EXERCISE DIRECTIONS: Under this task are some entries; return every one of them exactly.

+ + +

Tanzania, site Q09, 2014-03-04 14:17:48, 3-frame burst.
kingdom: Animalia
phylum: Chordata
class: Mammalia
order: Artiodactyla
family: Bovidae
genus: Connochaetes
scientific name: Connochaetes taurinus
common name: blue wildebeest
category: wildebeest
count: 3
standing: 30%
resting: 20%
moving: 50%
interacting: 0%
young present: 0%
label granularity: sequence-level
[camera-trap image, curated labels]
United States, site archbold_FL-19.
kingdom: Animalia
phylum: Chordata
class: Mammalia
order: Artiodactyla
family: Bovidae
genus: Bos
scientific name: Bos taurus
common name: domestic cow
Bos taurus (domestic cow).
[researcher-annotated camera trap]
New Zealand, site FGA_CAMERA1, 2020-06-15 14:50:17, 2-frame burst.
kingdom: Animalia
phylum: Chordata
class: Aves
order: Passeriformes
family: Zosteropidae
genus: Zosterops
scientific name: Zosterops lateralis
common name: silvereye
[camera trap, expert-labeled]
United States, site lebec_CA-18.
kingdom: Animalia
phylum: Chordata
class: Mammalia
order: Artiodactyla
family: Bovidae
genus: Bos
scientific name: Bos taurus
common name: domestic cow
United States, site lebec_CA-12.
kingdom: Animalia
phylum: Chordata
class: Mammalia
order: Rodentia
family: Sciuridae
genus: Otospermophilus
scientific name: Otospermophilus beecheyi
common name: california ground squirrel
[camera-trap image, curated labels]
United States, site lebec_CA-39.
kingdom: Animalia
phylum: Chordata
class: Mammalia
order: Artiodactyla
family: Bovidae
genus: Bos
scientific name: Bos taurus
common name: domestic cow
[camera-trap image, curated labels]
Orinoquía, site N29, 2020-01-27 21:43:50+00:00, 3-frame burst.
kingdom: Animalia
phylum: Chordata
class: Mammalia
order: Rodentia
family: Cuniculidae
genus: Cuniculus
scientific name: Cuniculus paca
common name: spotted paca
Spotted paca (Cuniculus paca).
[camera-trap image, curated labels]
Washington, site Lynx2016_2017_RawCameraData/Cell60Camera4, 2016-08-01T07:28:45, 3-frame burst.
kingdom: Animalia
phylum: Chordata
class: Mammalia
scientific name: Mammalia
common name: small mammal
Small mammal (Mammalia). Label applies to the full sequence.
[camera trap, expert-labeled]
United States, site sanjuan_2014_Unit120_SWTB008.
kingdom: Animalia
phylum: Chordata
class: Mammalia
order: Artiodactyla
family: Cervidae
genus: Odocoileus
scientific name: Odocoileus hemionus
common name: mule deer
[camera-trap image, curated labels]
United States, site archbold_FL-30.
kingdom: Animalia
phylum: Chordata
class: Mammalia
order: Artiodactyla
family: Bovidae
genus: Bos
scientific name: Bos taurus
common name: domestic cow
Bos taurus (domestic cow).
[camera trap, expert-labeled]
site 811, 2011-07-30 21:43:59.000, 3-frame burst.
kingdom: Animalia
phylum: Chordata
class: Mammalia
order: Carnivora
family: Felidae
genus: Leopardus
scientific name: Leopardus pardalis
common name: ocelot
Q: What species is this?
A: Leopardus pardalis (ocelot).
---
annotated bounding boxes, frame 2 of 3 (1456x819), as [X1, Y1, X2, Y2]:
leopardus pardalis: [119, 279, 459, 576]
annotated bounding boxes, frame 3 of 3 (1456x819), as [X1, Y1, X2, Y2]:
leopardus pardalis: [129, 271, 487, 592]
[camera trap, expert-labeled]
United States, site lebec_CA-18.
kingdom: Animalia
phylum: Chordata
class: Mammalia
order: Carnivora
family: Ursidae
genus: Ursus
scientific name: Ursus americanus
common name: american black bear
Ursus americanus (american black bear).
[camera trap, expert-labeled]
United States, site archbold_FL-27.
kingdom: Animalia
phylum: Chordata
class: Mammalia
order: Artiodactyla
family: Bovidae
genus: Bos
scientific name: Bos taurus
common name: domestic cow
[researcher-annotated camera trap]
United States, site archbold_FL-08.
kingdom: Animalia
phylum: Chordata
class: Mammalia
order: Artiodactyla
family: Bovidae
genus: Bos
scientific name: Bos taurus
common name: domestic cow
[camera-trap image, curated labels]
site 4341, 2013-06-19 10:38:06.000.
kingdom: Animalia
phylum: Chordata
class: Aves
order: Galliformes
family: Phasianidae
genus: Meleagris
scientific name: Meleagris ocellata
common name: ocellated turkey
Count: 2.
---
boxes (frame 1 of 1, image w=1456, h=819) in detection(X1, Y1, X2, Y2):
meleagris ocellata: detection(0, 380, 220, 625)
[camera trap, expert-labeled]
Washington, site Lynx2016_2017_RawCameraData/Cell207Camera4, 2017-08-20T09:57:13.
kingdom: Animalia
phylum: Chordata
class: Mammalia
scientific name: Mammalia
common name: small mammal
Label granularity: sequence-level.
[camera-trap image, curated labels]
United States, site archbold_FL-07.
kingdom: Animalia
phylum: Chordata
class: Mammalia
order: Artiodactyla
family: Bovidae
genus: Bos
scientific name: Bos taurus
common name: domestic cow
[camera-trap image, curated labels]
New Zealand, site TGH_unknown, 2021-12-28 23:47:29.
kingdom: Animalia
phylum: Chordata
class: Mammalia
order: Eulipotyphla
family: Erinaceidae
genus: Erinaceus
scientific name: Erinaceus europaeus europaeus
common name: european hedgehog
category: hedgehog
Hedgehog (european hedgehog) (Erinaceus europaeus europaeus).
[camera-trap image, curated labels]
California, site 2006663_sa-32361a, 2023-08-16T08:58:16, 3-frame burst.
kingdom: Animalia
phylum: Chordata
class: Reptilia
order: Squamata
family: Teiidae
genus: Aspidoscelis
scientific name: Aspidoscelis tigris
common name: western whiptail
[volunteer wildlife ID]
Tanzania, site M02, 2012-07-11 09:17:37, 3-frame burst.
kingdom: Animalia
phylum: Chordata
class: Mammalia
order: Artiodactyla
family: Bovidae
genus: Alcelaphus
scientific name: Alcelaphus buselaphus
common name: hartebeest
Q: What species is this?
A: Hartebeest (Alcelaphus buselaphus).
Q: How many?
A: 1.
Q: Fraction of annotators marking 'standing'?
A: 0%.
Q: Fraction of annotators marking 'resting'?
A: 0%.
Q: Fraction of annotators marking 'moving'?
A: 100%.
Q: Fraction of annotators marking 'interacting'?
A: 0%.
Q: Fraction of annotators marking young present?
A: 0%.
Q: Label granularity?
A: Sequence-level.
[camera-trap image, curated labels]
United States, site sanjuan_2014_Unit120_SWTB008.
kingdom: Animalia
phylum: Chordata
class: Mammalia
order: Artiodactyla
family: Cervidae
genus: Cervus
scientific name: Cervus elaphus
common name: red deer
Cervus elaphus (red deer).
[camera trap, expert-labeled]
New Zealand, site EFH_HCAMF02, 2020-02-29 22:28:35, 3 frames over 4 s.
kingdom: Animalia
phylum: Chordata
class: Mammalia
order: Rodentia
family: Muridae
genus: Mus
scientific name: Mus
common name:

+ + +

EXERCISE RESULT:
Tanzania, site Q09, 2014-03-04 14:17:48, 3-frame burst.
kingdom: Animalia
phylum: Chordata
class: Mammalia
order: Artiodactyla
family: Bovidae
genus: Connochaetes
scientific name: Connochaetes taurinus
common name: blue wildebeest
category: wildebeest
count: 3
standing: 30%
resting: 20%
moving: 50%
interacting: 0%
young present: 0%
label granularity: sequence-level
[camera-trap image, curated labels]
United States, site archbold_FL-19.
kingdom: Animalia
phylum: Chordata
class: Mammalia
order: Artiodactyla
family: Bovidae
genus: Bos
scientific name: Bos taurus
common name: domestic cow
Bos taurus (domestic cow).
[researcher-annotated camera trap]
New Zealand, site FGA_CAMERA1, 2020-06-15 14:50:17, 2-frame burst.
kingdom: Animalia
phylum: Chordata
class: Aves
order: Passeriformes
family: Zosteropidae
genus: Zosterops
scientific name: Zosterops lateralis
common name: silvereye
[camera trap, expert-labeled]
United States, site lebec_CA-18.
kingdom: Animalia
phylum: Chordata
class: Mammalia
order: Artiodactyla
family: Bovidae
genus: Bos
scientific name: Bos taurus
common name: domestic cow
United States, site lebec_CA-12.
kingdom: Animalia
phylum: Chordata
class: Mammalia
order: Rodentia
family: Sciuridae
genus: Otospermophilus
scientific name: Otospermophilus beecheyi
common name: california ground squirrel
[camera-trap image, curated labels]
United States, site lebec_CA-39.
kingdom: Animalia
phylum: Chordata
class: Mammalia
order: Artiodactyla
family: Bovidae
genus: Bos
scientific name: Bos taurus
common name: domestic cow
[camera-trap image, curated labels]
Orinoquía, site N29, 2020-01-27 21:43:50+00:00, 3-frame burst.
kingdom: Animalia
phylum: Chordata
class: Mammalia
order: Rodentia
family: Cuniculidae
genus: Cuniculus
scientific name: Cuniculus paca
common name: spotted paca
Spotted paca (Cuniculus paca).
[camera-trap image, curated labels]
Washington, site Lynx2016_2017_RawCameraData/Cell60Camera4, 2016-08-01T07:28:45, 3-frame burst.
kingdom: Animalia
phylum: Chordata
class: Mammalia
scientific name: Mammalia
common name: small mammal
Small mammal (Mammalia). Label applies to the full sequence.
[camera trap, expert-labeled]
United States, site sanjuan_2014_Unit120_SWTB008.
kingdom: Animalia
phylum: Chordata
class: Mammalia
order: Artiodactyla
family: Cervidae
genus: Odocoileus
scientific name: Odocoileus hemionus
common name: mule deer
[camera-trap image, curated labels]
United States, site archbold_FL-30.
kingdom: Animalia
phylum: Chordata
class: Mammalia
order: Artiodactyla
family: Bovidae
genus: Bos
scientific name: Bos taurus
common name: domestic cow
Bos taurus (domestic cow).
[camera trap, expert-labeled]
site 811, 2011-07-30 21:43:59.000, 3-frame burst.
kingdom: Animalia
phylum: Chordata
class: Mammalia
order: Carnivora
family: Felidae
genus: Leopardus
scientific name: Leopardus pardalis
common name: ocelot
Q: What species is this?
A: Leopardus pardalis (ocelot).
---
annotated bounding boxes, frame 2 of 3 (1456x819), as [X1, Y1, X2, Y2]:
leopardus pardalis: [119, 279, 459, 576]
annotated bounding boxes, frame 3 of 3 (1456x819), as [X1, Y1, X2, Y2]:
leopardus pardalis: [129, 271, 487, 592]
[camera trap, expert-labeled]
United States, site lebec_CA-18.
kingdom: Animalia
phylum: Chordata
class: Mammalia
order: Carnivora
family: Ursidae
genus: Ursus
scientific name: Ursus americanus
common name: american black bear
Ursus americanus (american black bear).
[camera trap, expert-labeled]
United States, site archbold_FL-27.
kingdom: Animalia
phylum: Chordata
class: Mammalia
order: Artiodactyla
family: Bovidae
genus: Bos
scientific name: Bos taurus
common name: domestic cow
[researcher-annotated camera trap]
United States, site archbold_FL-08.
kingdom: Animalia
phylum: Chordata
class: Mammalia
order: Artiodactyla
family: Bovidae
genus: Bos
scientific name: Bos taurus
common name: domestic cow
[camera-trap image, curated labels]
site 4341, 2013-06-19 10:38:06.000.
kingdom: Animalia
phylum: Chordata
class: Aves
order: Galliformes
family: Phasianidae
genus: Meleagris
scientific name: Meleagris ocellata
common name: ocellated turkey
Count: 2.
---
boxes (frame 1 of 1, image w=1456, h=819) in detection(X1, Y1, X2, Y2):
meleagris ocellata: detection(0, 380, 220, 625)
[camera trap, expert-labeled]
Washington, site Lynx2016_2017_RawCameraData/Cell207Camera4, 2017-08-20T09:57:13.
kingdom: Animalia
phylum: Chordata
class: Mammalia
scientific name: Mammalia
common name: small mammal
Label granularity: sequence-level.
[camera-trap image, curated labels]
United States, site archbold_FL-07.
kingdom: Animalia
phylum: Chordata
class: Mammalia
order: Artiodactyla
family: Bovidae
genus: Bos
scientific name: Bos taurus
common name: domestic cow
[camera-trap image, curated labels]
New Zealand, site TGH_unknown, 2021-12-28 23:47:29.
kingdom: Animalia
phylum: Chordata
class: Mammalia
order: Eulipotyphla
family: Erinaceidae
genus: Erinaceus
scientific name: Erinaceus europaeus europaeus
common name: european hedgehog
category: hedgehog
Hedgehog (european hedgehog) (Erinaceus europaeus europaeus).
[camera-trap image, curated labels]
California, site 2006663_sa-32361a, 2023-08-16T08:58:16, 3-frame burst.
kingdom: Animalia
phylum: Chordata
class: Reptilia
order: Squamata
family: Teiidae
genus: Aspidoscelis
scientific name: Aspidoscelis tigris
common name: western whiptail
[volunteer wildlife ID]
Tanzania, site M02, 2012-07-11 09:17:37, 3-frame burst.
kingdom: Animalia
phylum: Chordata
class: Mammalia
order: Artiodactyla
family: Bovidae
genus: Alcelaphus
scientific name: Alcelaphus buselaphus
common name: hartebeest
Q: What species is this?
A: Hartebeest (Alcelaphus buselaphus).
Q: How many?
A: 1.
Q: Fraction of annotators marking 'standing'?
A: 0%.
Q: Fraction of annotators marking 'resting'?
A: 0%.
Q: Fraction of annotators marking 'moving'?
A: 100%.
Q: Fraction of annotators marking 'interacting'?
A: 0%.
Q: Fraction of annotators marking young present?
A: 0%.
Q: Label granularity?
A: Sequence-level.
[camera-trap image, curated labels]
United States, site sanjuan_2014_Unit120_SWTB008.
kingdom: Animalia
phylum: Chordata
class: Mammalia
order: Artiodactyla
family: Cervidae
genus: Cervus
scientific name: Cervus elaphus
common name: red deer
Cervus elaphus (red deer).
[camera trap, expert-labeled]
New Zealand, site EFH_HCAMF02, 2020-02-29 22:28:35, 3 frames over 4 s.
kingdom: Animalia
phylum: Chordata
class: Mammalia
order: Rodentia
family: Muridae
genus: Mus
scientific name: Mus
common name:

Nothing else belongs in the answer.